After locating the line containing "20170309232140bc2.jpg", restate that line and each one after it exactly, through the last line of the material.

Records for the task »
--------------------------------------------------
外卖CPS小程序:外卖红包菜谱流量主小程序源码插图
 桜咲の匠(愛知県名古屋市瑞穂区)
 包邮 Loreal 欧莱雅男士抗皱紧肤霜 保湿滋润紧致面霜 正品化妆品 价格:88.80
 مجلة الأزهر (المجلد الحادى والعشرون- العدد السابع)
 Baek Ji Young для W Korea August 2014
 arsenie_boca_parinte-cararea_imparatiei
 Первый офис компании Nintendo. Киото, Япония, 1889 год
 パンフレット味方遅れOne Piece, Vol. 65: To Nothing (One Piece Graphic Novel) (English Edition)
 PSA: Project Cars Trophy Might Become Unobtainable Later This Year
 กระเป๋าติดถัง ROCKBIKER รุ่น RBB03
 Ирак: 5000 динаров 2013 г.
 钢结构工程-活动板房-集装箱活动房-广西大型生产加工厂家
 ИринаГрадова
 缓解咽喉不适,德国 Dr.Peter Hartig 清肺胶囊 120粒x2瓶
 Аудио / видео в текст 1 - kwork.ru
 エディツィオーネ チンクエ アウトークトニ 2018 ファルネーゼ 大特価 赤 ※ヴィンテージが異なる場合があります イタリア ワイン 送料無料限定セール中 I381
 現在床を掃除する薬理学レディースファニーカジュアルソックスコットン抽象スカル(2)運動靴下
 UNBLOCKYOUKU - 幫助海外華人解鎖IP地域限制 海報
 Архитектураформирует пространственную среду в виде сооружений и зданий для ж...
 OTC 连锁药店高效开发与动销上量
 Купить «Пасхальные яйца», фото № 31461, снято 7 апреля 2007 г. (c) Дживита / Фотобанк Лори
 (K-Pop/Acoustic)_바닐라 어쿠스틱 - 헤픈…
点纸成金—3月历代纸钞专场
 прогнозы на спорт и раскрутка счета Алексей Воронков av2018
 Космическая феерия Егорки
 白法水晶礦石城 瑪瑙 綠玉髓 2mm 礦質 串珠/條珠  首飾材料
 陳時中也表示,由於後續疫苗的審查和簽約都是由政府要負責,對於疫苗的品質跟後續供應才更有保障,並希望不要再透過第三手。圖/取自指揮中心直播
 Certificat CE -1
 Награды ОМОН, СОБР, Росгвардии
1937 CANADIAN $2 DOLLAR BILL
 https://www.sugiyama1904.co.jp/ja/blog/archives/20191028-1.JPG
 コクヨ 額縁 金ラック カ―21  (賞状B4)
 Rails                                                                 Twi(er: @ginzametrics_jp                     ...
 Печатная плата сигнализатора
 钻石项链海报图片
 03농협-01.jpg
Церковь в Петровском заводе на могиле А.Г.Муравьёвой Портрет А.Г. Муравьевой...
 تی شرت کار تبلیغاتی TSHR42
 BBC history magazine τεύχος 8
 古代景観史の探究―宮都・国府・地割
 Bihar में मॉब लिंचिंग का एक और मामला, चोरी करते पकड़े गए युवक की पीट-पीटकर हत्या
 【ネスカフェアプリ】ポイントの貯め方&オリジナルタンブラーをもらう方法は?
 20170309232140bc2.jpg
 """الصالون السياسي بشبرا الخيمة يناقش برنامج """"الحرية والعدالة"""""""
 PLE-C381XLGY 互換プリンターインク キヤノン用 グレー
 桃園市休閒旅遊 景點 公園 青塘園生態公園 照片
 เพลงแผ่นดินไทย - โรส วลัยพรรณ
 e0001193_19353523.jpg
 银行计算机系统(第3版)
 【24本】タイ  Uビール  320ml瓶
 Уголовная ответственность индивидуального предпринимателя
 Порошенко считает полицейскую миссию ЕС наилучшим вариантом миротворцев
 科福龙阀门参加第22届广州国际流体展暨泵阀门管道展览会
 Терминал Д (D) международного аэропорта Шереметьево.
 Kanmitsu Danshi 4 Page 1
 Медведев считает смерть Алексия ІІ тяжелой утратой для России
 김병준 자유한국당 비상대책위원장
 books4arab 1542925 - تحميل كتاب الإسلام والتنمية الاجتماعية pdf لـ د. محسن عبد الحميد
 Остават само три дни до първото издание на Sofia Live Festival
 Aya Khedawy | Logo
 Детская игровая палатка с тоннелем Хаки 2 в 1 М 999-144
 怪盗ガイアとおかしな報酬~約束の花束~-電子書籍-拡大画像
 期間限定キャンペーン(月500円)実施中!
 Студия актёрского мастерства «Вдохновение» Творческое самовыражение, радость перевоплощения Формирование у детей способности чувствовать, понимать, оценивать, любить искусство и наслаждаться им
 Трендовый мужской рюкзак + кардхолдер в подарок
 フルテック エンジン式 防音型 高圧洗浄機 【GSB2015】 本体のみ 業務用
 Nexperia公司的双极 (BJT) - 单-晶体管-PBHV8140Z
--------------------------------------------------
Reply »
 20170309232140bc2.jpg
 """الصالون السياسي بشبرا الخيمة يناقش برنامج """"الحرية والعدالة"""""""
 PLE-C381XLGY 互換プリンターインク キヤノン用 グレー
 桃園市休閒旅遊 景點 公園 青塘園生態公園 照片
 เพลงแผ่นดินไทย - โรส วลัยพรรณ
 e0001193_19353523.jpg
 银行计算机系统(第3版)
 【24本】タイ  Uビール  320ml瓶
 Уголовная ответственность индивидуального предпринимателя
 Порошенко считает полицейскую миссию ЕС наилучшим вариантом миротворцев
 科福龙阀门参加第22届广州国际流体展暨泵阀门管道展览会
 Терминал Д (D) международного аэропорта Шереметьево.
 Kanmitsu Danshi 4 Page 1
 Медведев считает смерть Алексия ІІ тяжелой утратой для России
 김병준 자유한국당 비상대책위원장
 books4arab 1542925 - تحميل كتاب الإسلام والتنمية الاجتماعية pdf لـ د. محسن عبد الحميد
 Остават само три дни до първото издание на Sofia Live Festival
 Aya Khedawy | Logo
 Детская игровая палатка с тоннелем Хаки 2 в 1 М 999-144
 怪盗ガイアとおかしな報酬~約束の花束~-電子書籍-拡大画像
 期間限定キャンペーン(月500円)実施中!
 Студия актёрского мастерства «Вдохновение» Творческое самовыражение, радость перевоплощения Формирование у детей способности чувствовать, понимать, оценивать, любить искусство и наслаждаться им
 Трендовый мужской рюкзак + кардхолдер в подарок
 フルテック エンジン式 防音型 高圧洗浄機 【GSB2015】 本体のみ 業務用
 Nexperia公司的双极 (BJT) - 单-晶体管-PBHV8140Z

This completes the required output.